=== Problem A ===
In the HIVE-1994 issue, what existing stateful UDF in contrib is mentioned as an example?
=== Problem B ===
Retype the lines of the listing from the line containing "From where the" through the end of the listing.

=== Text segment ===

□ □ □ □

Support new annotation @UDFType(stateful = true)
------------------------------------------------
Key: HIVE-1994
URL: https://issues.apache.org/jira/browse/HIVE-1994
Project: Hive
Issue Type: Improvement
Components: Query Processor, UDF
Reporter: John Sichi
Assignee: John Sichi
Because Hive does not yet support window functions from SQL/OLAP, people have
started hacking around it by writing stateful UDF's for things like cumulative
sum. An example is row_sequence in contrib.
To clearly mark these, I think we should add a new annotation (with separate
semantics from the existing deterministic annotation). I'm proposing the name
stateful for lack of a better idea, but I'm open to suggestions.
The semantics are as follows:
* A stateful UDF can only be used in the SELECT list, not in other clauses such
as WHERE/ON/ORDER/GROUP
* When a stateful UDF is present in a query, there's an implication that its
SELECT needs to be treated as similar to TRANSFORM, i.e. when there's
DISTRIBUTE/CLUSTER/SORT clause, then run inside the corresponding reducer to
make sure that the results are as expected.

□ □ □ □

Entries on spatial positioning
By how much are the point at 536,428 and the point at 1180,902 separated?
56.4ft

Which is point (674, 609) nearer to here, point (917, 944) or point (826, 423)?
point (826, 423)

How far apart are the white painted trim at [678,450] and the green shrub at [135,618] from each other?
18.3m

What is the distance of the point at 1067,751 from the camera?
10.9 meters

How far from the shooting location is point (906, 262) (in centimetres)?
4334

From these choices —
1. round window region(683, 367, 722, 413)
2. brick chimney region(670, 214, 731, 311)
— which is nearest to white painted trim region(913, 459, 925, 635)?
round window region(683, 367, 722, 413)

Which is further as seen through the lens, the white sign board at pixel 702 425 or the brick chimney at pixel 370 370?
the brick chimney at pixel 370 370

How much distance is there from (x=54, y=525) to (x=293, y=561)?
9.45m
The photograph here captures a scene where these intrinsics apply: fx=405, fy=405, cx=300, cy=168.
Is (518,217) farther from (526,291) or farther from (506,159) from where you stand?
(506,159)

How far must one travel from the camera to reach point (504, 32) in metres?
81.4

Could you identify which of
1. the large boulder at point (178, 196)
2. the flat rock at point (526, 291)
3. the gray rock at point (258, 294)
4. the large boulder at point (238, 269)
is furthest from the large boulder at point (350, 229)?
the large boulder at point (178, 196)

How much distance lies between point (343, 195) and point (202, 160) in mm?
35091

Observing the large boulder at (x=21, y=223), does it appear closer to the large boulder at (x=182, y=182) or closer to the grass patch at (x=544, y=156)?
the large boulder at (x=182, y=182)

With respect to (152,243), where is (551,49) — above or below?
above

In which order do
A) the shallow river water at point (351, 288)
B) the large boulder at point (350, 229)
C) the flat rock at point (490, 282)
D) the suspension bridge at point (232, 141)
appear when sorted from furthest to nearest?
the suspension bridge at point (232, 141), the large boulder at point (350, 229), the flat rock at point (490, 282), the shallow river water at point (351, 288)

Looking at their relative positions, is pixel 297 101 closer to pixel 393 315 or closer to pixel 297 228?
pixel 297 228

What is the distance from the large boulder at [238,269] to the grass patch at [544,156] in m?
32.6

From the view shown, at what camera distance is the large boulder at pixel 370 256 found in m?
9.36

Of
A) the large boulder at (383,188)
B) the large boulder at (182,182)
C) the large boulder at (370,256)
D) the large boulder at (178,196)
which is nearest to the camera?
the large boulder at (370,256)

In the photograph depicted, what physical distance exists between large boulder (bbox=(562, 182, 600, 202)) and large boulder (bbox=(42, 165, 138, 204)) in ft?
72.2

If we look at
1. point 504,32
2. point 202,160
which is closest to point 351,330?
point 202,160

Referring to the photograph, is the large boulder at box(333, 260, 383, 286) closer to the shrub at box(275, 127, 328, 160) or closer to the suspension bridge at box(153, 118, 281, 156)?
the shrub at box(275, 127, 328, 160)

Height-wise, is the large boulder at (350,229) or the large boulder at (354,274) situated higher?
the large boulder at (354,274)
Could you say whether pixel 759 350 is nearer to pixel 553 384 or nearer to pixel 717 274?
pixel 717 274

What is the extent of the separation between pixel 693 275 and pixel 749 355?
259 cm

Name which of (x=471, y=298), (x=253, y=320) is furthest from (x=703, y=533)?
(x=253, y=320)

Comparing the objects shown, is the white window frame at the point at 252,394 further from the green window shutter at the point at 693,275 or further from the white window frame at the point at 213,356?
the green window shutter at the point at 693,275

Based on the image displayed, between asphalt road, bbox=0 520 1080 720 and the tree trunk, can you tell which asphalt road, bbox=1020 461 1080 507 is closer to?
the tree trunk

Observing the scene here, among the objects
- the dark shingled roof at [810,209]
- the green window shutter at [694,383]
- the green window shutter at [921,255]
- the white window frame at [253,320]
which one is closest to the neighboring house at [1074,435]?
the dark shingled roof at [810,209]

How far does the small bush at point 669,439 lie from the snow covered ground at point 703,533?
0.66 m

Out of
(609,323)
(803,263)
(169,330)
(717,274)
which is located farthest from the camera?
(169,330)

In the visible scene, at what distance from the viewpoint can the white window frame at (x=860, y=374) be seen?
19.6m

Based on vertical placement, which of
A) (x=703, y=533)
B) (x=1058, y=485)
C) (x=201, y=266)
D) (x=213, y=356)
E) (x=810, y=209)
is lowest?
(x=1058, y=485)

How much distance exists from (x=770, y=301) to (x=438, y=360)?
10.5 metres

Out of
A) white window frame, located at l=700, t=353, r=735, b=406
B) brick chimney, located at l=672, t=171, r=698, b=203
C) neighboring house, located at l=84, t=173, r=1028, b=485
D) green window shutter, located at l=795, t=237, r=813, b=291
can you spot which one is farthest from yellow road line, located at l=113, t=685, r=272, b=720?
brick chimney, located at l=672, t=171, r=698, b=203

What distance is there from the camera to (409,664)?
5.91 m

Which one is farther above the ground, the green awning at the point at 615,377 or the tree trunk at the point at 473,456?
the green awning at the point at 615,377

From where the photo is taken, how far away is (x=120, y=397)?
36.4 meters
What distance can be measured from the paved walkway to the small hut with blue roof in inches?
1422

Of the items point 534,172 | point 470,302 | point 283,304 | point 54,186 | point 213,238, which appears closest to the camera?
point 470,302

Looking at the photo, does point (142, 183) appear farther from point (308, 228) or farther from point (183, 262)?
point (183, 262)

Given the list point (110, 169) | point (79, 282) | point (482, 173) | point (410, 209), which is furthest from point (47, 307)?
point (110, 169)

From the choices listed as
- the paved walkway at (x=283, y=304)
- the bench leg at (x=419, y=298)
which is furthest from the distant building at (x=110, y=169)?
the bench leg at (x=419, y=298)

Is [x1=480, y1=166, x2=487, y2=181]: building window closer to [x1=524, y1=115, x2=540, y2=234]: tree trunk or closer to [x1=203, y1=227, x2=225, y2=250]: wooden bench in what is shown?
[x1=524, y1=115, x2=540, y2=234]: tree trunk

□ □ □ □

=== Expected output A ===
row_sequence

=== Expected output B ===
From where the photo is taken, how far away is (x=120, y=397)?
36.4 meters
What distance can be measured from the paved walkway to the small hut with blue roof in inches?
1422

Of the items point 534,172 | point 470,302 | point 283,304 | point 54,186 | point 213,238, which appears closest to the camera?
point 470,302

Looking at the photo, does point (142, 183) appear farther from point (308, 228) or farther from point (183, 262)?
point (183, 262)

Given the list point (110, 169) | point (79, 282) | point (482, 173) | point (410, 209), which is furthest from point (47, 307)?
point (110, 169)

From the choices listed as
- the paved walkway at (x=283, y=304)
- the bench leg at (x=419, y=298)
which is furthest from the distant building at (x=110, y=169)?
the bench leg at (x=419, y=298)

Is [x1=480, y1=166, x2=487, y2=181]: building window closer to [x1=524, y1=115, x2=540, y2=234]: tree trunk or closer to [x1=203, y1=227, x2=225, y2=250]: wooden bench in what is shown?
[x1=524, y1=115, x2=540, y2=234]: tree trunk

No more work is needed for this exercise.